I am using dgemm function from Math Kernel Library in my FORTRAN source code to do the following matrix calculation:
X = A - transpose(B) *C
A is 400*400 dense matrix, B is 10000*400 sparse matrix and C is 10000*400 matrix.
CALL dgemm('T', 'N', 400, 400, 10000, -1.d0, . B, 10000, C, 10000, 1.d0, A, 400)
This operation takes about 3.5 seconds! which is a lot in my program! 1.Is 3.5 seconds a reasonable amount of time for this operation? 2. Is there any way to speed up the process?
I am using a dell computer which has Intel Core 2 Duo CPU and my MKL version is 10.0.1 which is relatively old. My last question is if I switch to the most recent MKL can I see significant improvement in the performance for matrix multiplication?
A few suggestions:
Hi Zhang Z,
Thanks for your reply and good suggestions.

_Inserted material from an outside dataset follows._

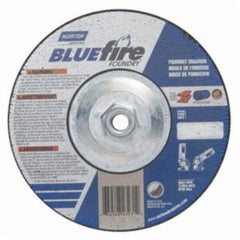 NORTON 66252843231 ABRASIVE HAND PADS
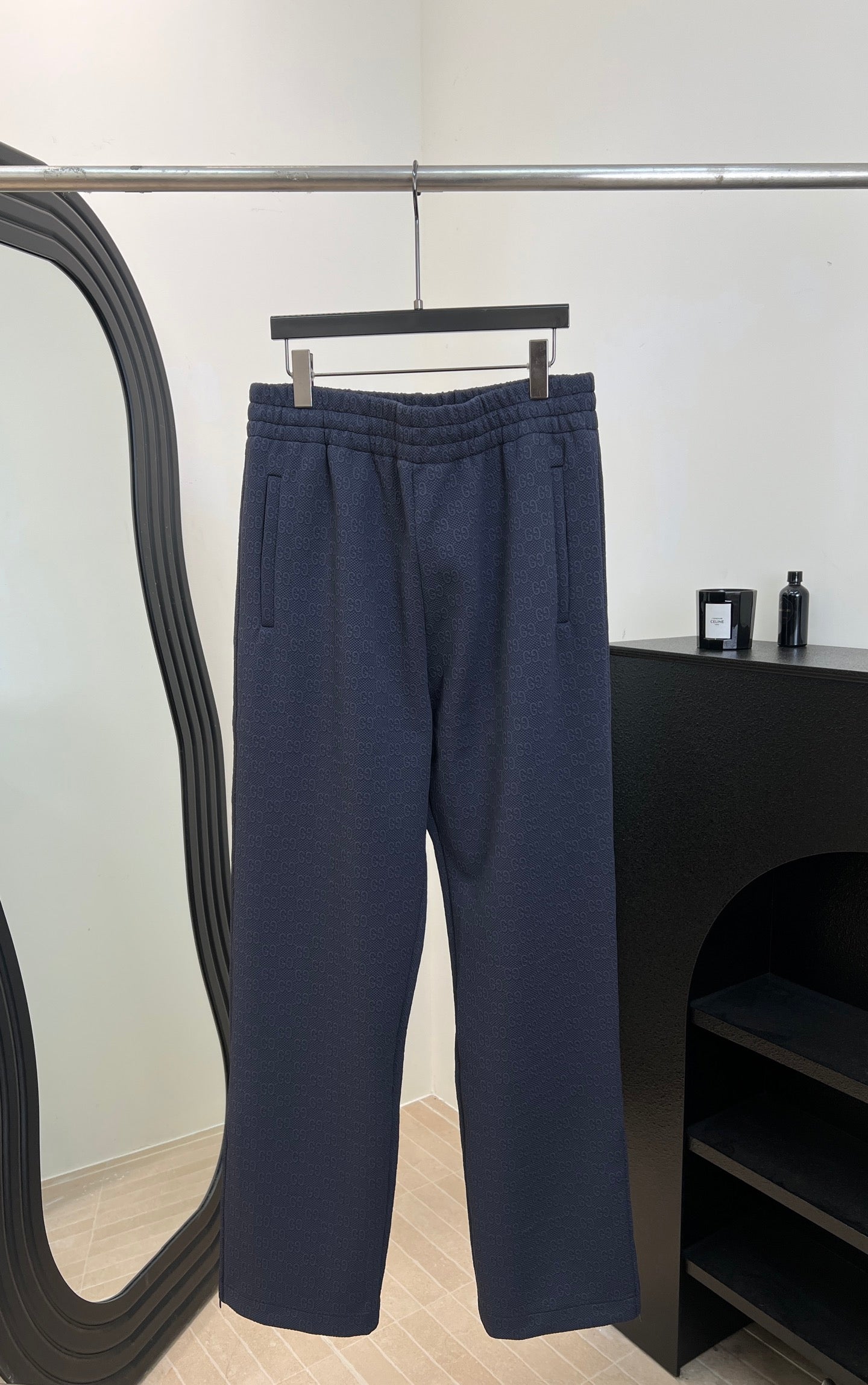 GUCCI 26S SWEATPANTS 84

I tried both sequential and parallel forms. But I could not see significant improvement in performance.
I also change number of threads from default which is maximum number of threads possible to 1 thread. But nothing significant happened!

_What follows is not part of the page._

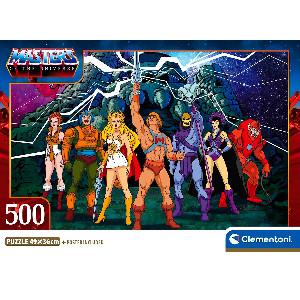 He-man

I store B as full-storage format! I am definitely going to try the sparse multiply function.
I found out that the speed is a direct function of number of columns of C matrix (I changed number of rows too but it was not really major factor). With number of columns equal to 11000 I get the following results:
Number of rows = 363, Time=3.34 seconds
Number of rows = 120 Time=0.3 seconds
Number of rows = 30 Time=0.016 seconds
Would you please explain me why timing is so different based on number of rows? Does it make sense for you? Is the new version of MKL improved in this part?